Social Media: Do I Share to Give or to Get?
This is a question I’ve been reflecting on for a while. Ever since I started writing articles and sharing on social media, I check my intention. Am I doing this to get attention, or to give something to people? What’s the difference, and does it even matter?
The Social Media Question We Rarely Ask
In a world where it’s so easy to publish something, we sometimes don’t even stop to think: Why am I doing this? What do I expect? What result am I looking for?
These questions may sound unnecessary, but the answers shape not only the content we create, but also how we feel afterward.
The Trap of “Sharing to Get”
I realized that if I post on social media to please someone or to get more likes, it completely shifts my direction. It’s as if I’m doing it expecting something in return.
This mindset makes my heart feel empty and dark. In the long run, another danger emerges: you become dependent on reactions. If someone doesn’t like or comment, it affects your mood.
This approach is extremely harmful to mental health. It makes us subservient — we share not what matters, but what will be liked. We start serving algorithms and trends that quickly fade. We sell and lose ourselves at the same time.
It becomes a vicious cycle: I want to be liked → I post what will attract attention → my ego grows and wants more → someone who doesn’t have what I have feels bad → they start chasing the same illusory ideal.
A vicious circle where nothing ever seems to be enough.

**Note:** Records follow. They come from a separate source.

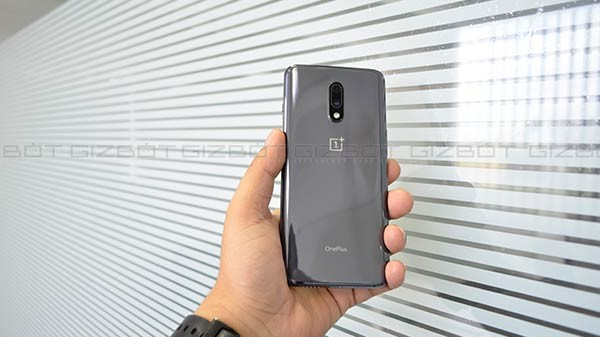 OnePlus 7 OxygenOS 9.5.6 Update Rolling Out In India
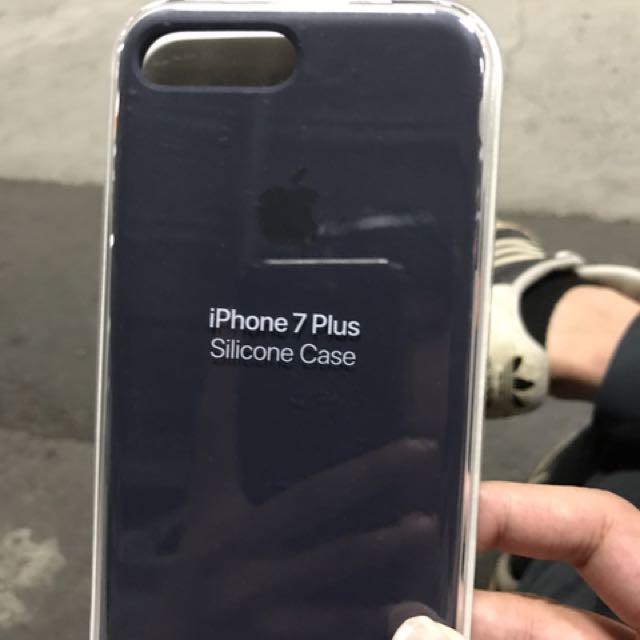 iPhone7 plus 午夜藍 矽膠殼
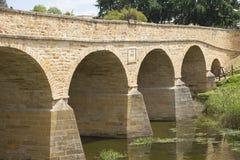 历史的里士满石头桥梁在塔斯马尼亚岛澳大利亚 库存图片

Behind all of this stands an entire industry built on human psychology — and largely manipulative.
The Global Cost
This isn’t just a personal problem — it’s a global crisis. Children and teenagers who spend more than 3 hours a day on social media face double the risk of mental health problems, including symptoms of depression and anxiety. Data from the World Health Organization in 2024 shows a sharp rise in problematic social media use among adolescents, with girls more affected than boys.
A 2024 Pew Research Center study reveals that 48% of teenagers now consider social media harmful to their peers — a jump from 32% just two years earlier. In 2024, the U.S. Surgeon General called for warning labels on social platforms, and New York City classified them as a public health threat.

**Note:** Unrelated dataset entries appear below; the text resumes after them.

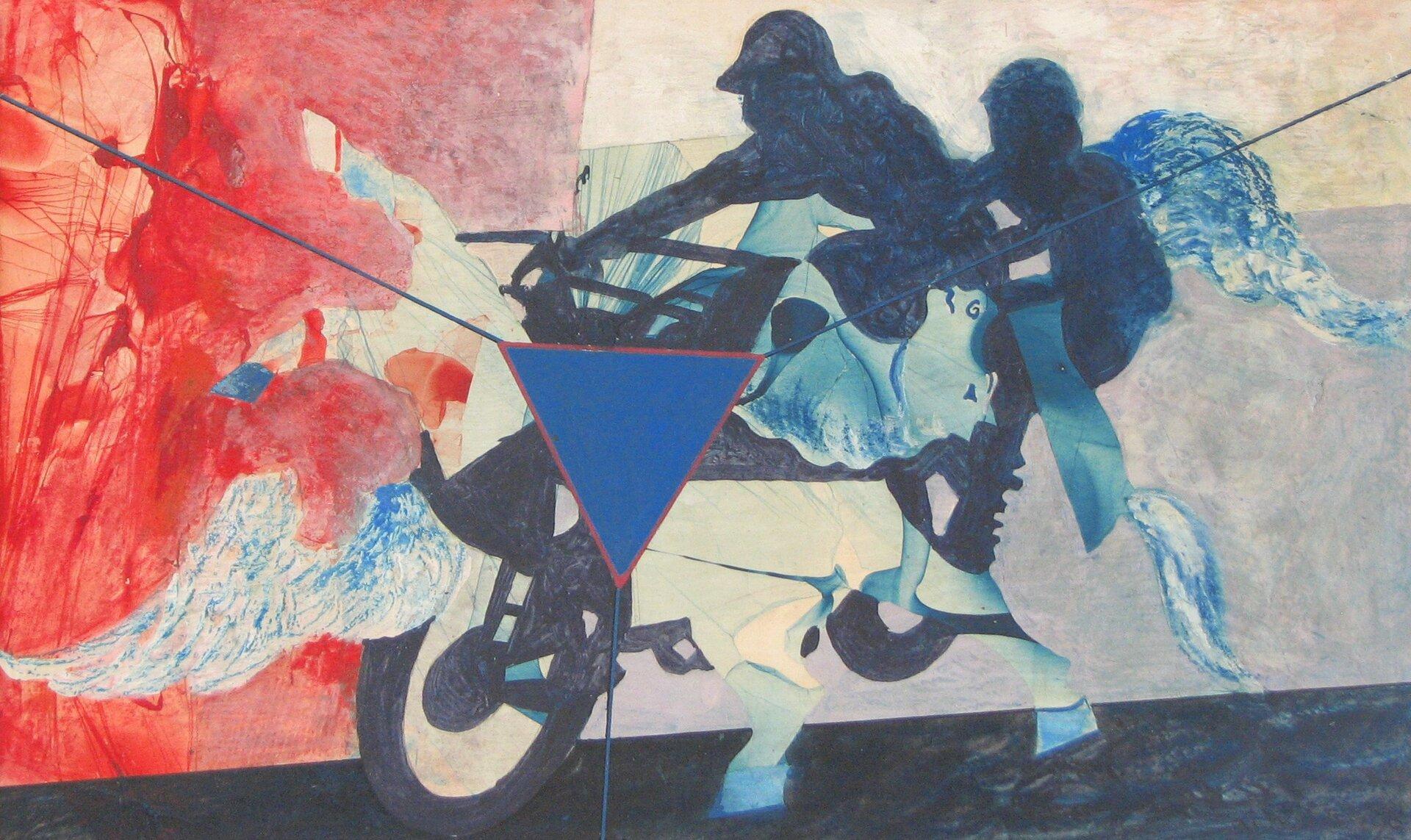 """Ilustracja przedstawia obraz """"Pirat"""" autorstwa Lecha Wolskiego. Dzieło ukazuje dynamiczną kompozycję, przedstawiającą dwie jadąca na motorze postaci. Postacie namalowane są sylwetowo, stanowią ciemną plamę. Zupełnie inaczej potraktowany jest motor – zjego sylwetki wyłaniają się organiczne elementy wpostaci głowy konia, kopyt, skrzydeł. Ukazują się one bezwładnie zróżnych części pojazdu. Tło kompozycji potraktowane jest syntetycznie. Dół stanowi ciemna, płasko namalowana, skośna droga. Drugi plan za postaciami podzielony jest na czerwoną płaszczyznę po lewej stronie obrazu ijasno-szarą płaszczyznę po prawej. Tło malowane jest szybko, przecierkowo. Wcentrum obrazu, na pierwszym planie umieszczony jest niebieski trójkąt zczerwonym konturem. Zkażdego rogu trójkąta rysuje się linia wkierunku brzegów obrazu. Kompozycja wykonana jest wchłodnej, niebiesko-szaro-czerwonej tonacji. Dzieło namalowane jest techniką akrylu."""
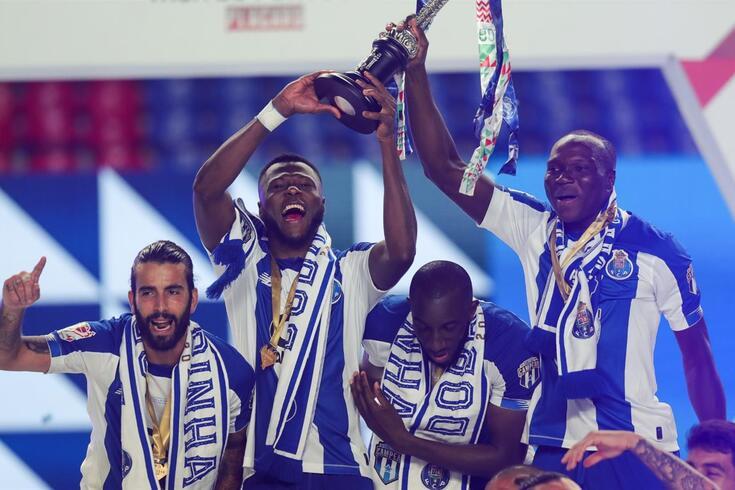 Mbemba terminou a época como herói do FC Porto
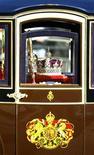 <p>La Corona Imperial del Estado es trasladada en una carruaje desde el Palacio Buckingham hasta el palacio de Westminster en Londres, 6 nov 2007. Reino Unido podría poner fin a siglos de discriminación y reformar una ley vigente desde hace 300 años que impide a los monarcas casarse con un católico y da prioridad a los herederos varones en la sucesión al trono, dijo el viernes el Gobierno. REUTERS/Dylan Martinez/Archivo</p>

Constant comparison makes us feel like we’re in a never-ending race where someone else always has the lead. The result? Anxiety, depression, dissatisfaction. Algorithms are designed to keep us scrolling, not to make us happy — and young people, whose brains are still developing, are the most vulnerable.
The Freedom of “Sharing to Give”
But what’s the other path?
I noticed that when I clear my mindset and tell myself “I’m writing this to help someone. To inspire. To be useful. I’m writing to give” — my mental state is completely different.

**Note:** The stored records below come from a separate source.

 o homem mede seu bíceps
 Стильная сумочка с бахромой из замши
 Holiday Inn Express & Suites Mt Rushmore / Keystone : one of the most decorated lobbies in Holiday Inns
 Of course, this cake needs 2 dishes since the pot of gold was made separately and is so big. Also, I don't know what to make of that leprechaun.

I feel whole, as if I have a light that I give away without diminishing what I have. Giving itself recharges us and somehow feels like enough. The outcome no longer depends on external reactions, but on the inner sense that we’ve done something meaningful with a pure intention, without manipulation.
But What Do We Do With Expectations?
As human beings, we’re wired to do something and expect a result. Like planting a seed and waiting for it to sprout. That’s natural. The question is: what result are we looking for?
Likes and comments are the surface layer. The real result is different: How many people has quietly inspired what I share? Will it improve something in someone’s daily life? Will it be a light that carries positive change? These things often remain hidden, but they are the most real and have the longest-lasting effect.